* SELECTED EXCERPT
The key practical issues in workforce restructuring include:
- Legal justification
- Works council and employee representatives’ process
- Labor administration process
- Costs and timing
- Litigation risk
Workforce restructuring, also referred to as collective redundancies, is governed by Collective Bargaining Agreement (CBA) n° 10 of 8 May 1973 (payment of a special indemnity), CBA n° 24 of 2 October 1975, the Royal Decree of 24 May 1976, the Law of 13 February 1998 and the Royal Decree of 30 March 1998 that deal with the information and consultation obligations of the employer in Belgium. The legal definition of a collective redundancy is not harmonized and each set of rules will also be triggered by a different definition.
There are also rules dealing with the obligation to set up a redeployment unit (for more information, see “Actions required to limit the negative impact and social plan”).
The rules governing the collective redundancy process vary based on the number of employees impacted, the total number of employees of the company and also the existence of employee representatives.
Collective redundancy provisions in respect of information and consultation are triggered when a certain number of employees are made redundant within a period of 60 days as follows:
- At least 10 employees in companies with 21-99 employees
- At least 10% of the employees in companies with 100-299 employees
- At least 30 employees in companies with 300 or more employees
The number of redundancies is assessed at the technical unit or division level (which often will be a lower level compared to the legal entity).
Further, it is important to verify whether other rules apply at the level of the company (CBA or other legal sources) or at the level of the sector or industry to which the employer belongs on the basis of his or her activity (Commission Paritaire or JC).

* PROBLEM SET
A. List the key practical issues in workforce restructuring named in the overview of workforce restructuring.
B. Write out the part of the overview of workforce restructuring that begins at the words "The rules governing" and stops after "the legal entity).".
C. According to the overview of workforce restructuring, at what level is the number of redundancies assessed?

* DATA SHOWN
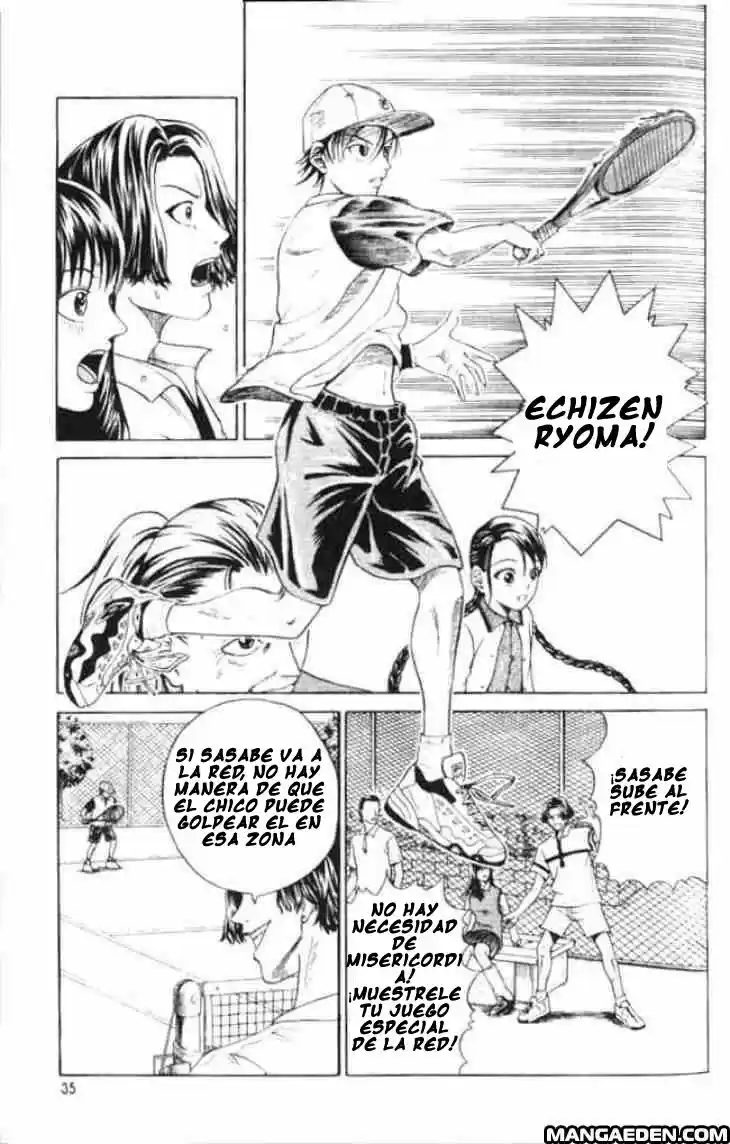 The Prince of Tennis (1999) - Capítulo 1 - Página 31 - LectorTMOo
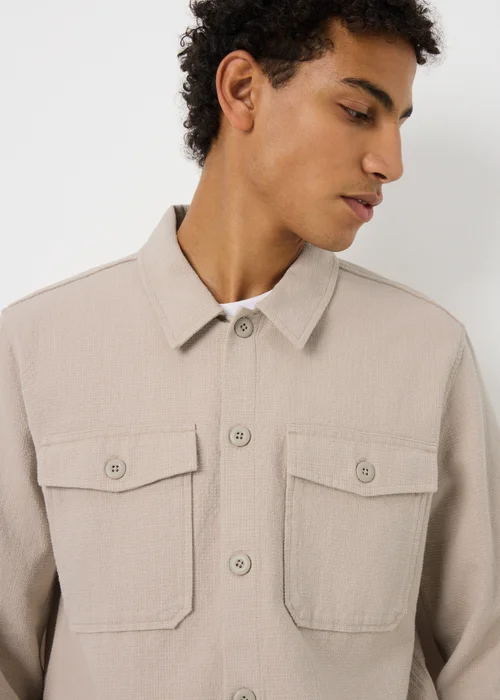 Stone Textured Shacket - 3XL Image 2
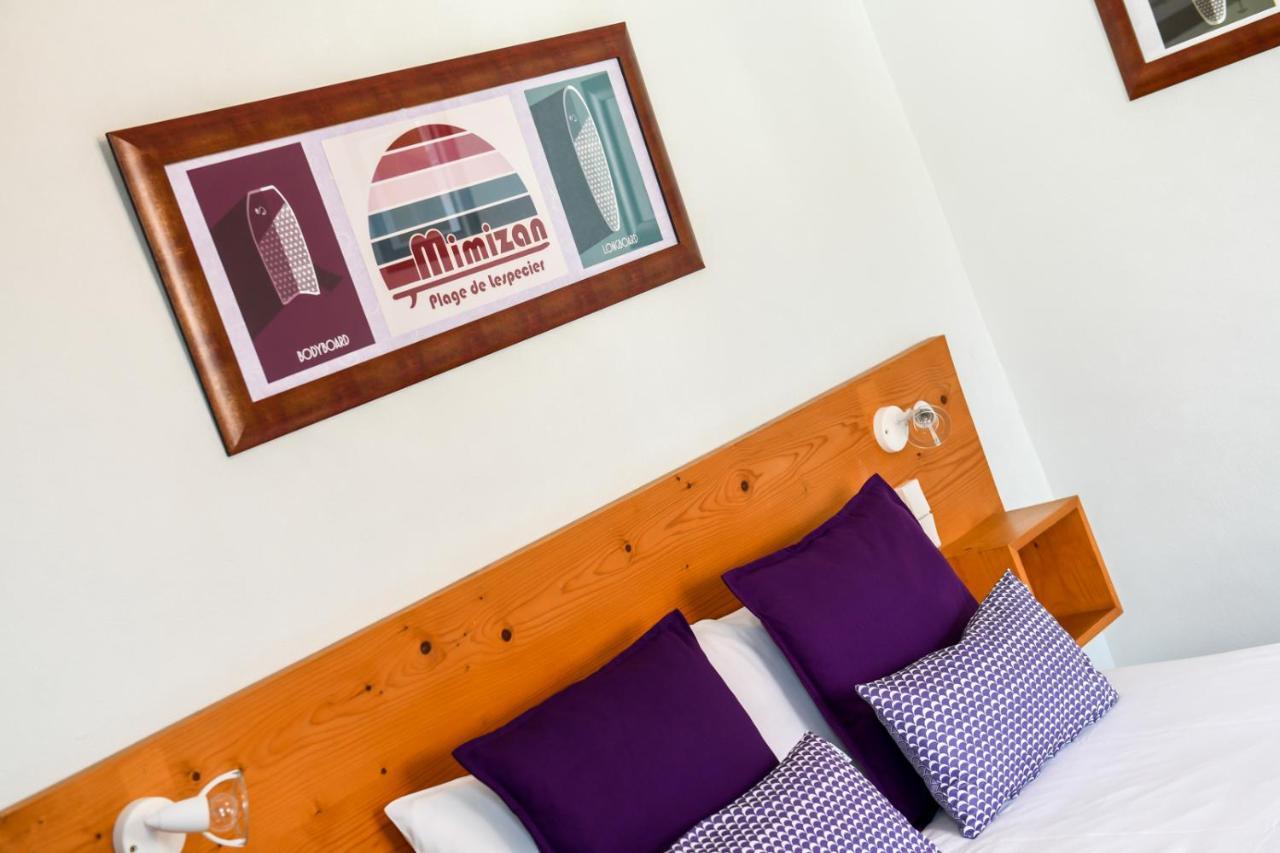 Logis Hotel De France Mimizan-Plage Zewnętrze zdjęcie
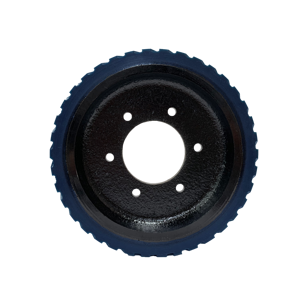 Roue motrice AGV avec bride de moyeu de 6 POUCES, fonction antistatique - Product Image 2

* RESULTS
A.
- Legal justification
- Works council and employee representatives’ process
- Labor administration process
- Costs and timing
- Litigation risk

B.
The rules governing the collective redundancy process vary based on the number of employees impacted, the total number of employees of the company and also the existence of employee representatives.
Collective redundancy provisions in respect of information and consultation are triggered when a certain number of employees are made redundant within a period of 60 days as follows:
- At least 10 employees in companies with 21-99 employees
- At least 10% of the employees in companies with 100-299 employees
- At least 30 employees in companies with 300 or more employees
The number of redundancies is assessed at the technical unit or division level (which often will be a lower level compared to the legal entity).

C. At the technical unit or division level.